Quick & Easy Octopus Salad
If you are able to find some sashimi or sushi-grade octopus (タコ刺身) in a Japanese grocery store, making octopus salad at home is surprisingly easy. Even though we call it sashimi/sushi-grade octopus, it actually has been boiled and ready to be enjoyed. To check if the precooked octopus is fresh, the skin should be dark purple and the flesh should be white. The texture is a bit chewy, but when sliced thin, it can be consumed easily by adults.
For Tako Su, we simply combine the thinly sliced octopus with crunchy cucumber, wakame, and toasted sesame seeds before tossing in a light Japanese vinaigrette. The contrast colors and textures of the salad, in my opinion, is a celebration of what nature has provided us. An exemplification of what good food is all about.

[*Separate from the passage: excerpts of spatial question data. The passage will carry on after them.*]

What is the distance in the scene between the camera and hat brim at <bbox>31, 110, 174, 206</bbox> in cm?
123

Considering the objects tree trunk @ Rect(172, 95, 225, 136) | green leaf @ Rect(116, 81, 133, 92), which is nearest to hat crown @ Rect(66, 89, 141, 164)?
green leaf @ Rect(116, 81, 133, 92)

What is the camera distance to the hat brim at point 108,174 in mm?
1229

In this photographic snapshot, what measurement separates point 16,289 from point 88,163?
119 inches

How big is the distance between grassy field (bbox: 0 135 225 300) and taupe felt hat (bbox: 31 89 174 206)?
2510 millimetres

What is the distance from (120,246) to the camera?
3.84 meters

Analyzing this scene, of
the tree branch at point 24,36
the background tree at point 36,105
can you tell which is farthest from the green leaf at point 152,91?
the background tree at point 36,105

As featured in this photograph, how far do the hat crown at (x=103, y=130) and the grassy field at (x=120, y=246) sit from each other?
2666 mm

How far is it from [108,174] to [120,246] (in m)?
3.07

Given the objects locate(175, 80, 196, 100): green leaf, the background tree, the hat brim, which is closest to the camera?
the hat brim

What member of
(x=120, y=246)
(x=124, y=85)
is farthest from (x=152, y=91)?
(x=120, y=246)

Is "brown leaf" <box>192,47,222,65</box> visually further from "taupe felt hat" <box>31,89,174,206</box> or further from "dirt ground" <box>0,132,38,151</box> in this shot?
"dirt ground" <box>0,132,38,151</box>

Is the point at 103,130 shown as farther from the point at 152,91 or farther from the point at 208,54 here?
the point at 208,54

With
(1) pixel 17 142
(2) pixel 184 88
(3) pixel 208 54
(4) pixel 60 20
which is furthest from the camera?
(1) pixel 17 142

I know octopus may not be for everyone, but I hope those of you adventurous eaters will give this salad recipe a try. It’s yummy and low in calorie, making it a delightful side dish to serve especially on a midsummer dinner.
Octopus Salad (Tako Su)
- Gather all the ingredients.
- Slice the octopus very thinly.
- Alternately peel a ½ inch (1.3 cm) wide strip lengthwise, leaving a strip of the skin intact. With this method, the cucumber slices have some decorative dark green accents and a little bit of extra crunchiness. Cut the cucumber into small pieces (I use the Japanese cutting Technique called "Rangiri").
- In a small bowl, soak the dried seaweed in warm water. Let it soak for 15 minutes. Drain and squeeze the liquid out. Set aside.
- In a medium bowl, combine all the ingredients for the vinaigrette.
- Add the cucumber, octopus, seaweed, and sesame seeds and toss them all together. Chill in the refrigerator for 30 minutes before serving.
- You can keep the leftovers in an airtight container and store in the refrigerator for 2-3 days.